The various tour operators work collaboratively to ensure that all their clients get a quality experience.  Soon we were joined by several other boats to enjoy watching this pair move through the water.

Amy, experienced with over 8 years on the water, took the time to tell us everything about these whales.  As whales can live upwards to seventy years old and are protected internationally, these guides get to know individuals, and their habits.  She explained that the whales are used to seeing these tour boats and know that they are not a threat. 

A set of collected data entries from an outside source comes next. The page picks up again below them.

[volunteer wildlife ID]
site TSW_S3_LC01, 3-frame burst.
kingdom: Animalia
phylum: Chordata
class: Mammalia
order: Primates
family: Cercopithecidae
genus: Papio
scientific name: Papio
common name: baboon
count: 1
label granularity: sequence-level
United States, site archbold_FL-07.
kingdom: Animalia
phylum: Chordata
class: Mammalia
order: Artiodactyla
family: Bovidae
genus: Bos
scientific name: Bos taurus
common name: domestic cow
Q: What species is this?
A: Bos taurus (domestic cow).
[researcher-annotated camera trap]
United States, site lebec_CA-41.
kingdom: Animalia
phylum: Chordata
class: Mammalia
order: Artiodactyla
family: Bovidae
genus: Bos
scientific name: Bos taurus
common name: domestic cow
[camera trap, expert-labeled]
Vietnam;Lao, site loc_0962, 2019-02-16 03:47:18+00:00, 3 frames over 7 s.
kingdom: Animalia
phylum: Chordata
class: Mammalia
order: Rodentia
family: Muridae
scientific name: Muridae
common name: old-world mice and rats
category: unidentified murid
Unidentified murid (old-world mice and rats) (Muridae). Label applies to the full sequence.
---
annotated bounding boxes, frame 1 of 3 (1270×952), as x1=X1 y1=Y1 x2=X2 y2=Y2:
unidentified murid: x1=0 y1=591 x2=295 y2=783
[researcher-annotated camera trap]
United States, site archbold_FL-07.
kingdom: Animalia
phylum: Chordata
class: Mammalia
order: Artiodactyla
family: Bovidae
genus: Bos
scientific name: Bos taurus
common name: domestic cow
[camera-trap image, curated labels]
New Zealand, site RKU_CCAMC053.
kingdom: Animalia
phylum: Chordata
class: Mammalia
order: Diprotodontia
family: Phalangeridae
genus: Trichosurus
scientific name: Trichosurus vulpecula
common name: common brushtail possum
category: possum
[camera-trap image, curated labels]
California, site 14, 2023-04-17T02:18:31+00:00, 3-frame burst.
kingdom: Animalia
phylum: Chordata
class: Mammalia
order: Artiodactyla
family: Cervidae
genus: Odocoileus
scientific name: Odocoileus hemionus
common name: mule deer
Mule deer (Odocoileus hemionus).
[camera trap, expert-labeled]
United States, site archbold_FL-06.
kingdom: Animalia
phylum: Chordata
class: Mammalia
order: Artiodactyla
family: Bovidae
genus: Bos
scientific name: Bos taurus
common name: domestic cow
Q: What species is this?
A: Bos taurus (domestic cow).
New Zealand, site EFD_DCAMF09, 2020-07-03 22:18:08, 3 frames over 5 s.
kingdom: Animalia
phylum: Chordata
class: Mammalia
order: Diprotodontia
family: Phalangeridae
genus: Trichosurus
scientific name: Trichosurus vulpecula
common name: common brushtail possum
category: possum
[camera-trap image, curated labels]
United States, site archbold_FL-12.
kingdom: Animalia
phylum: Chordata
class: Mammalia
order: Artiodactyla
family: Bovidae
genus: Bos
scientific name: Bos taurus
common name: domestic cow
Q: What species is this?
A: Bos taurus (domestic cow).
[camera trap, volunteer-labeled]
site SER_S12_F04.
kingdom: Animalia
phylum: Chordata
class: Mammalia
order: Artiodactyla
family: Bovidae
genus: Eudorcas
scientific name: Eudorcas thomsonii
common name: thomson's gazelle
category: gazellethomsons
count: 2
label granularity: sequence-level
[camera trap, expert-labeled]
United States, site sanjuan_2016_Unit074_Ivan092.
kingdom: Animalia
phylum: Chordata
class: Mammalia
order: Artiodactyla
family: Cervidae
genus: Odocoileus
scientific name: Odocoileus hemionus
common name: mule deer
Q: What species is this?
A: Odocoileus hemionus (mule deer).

Several times the mother would display her tail, indicating a deep dive for her.  These dives can last up to 20 minutes, while she leaves her calf on the surface to “play” among the boats.  The calf is curious, but unable make the deep dive.  She leaves it on the surface where she knows it will be safe.



 While whales are the main draw, we also saw a good selection of seabirds, most of which are too fast to capture with a camera.  Puffins, Phalarope’s and Shearwaters are not unusual to see.  Most of these birds are pelagic, spending their entire lives at sea, except to return to specific places to breed.




Another fish we saw as an Ocean Sunfish, or Mola mola.  This is one of the heaviest bone fish in the world.  The specimen we saw weighed around 500 pounds.  There are often taken for sharks, as the display one dorsal fin, rolling onto their side, as they approach the surface.  This one hung around a while so we could take our fill of photos.



Leaving the mother and calf to be enjoyed by the other tours, we returned to port happy with our morning of whale watching.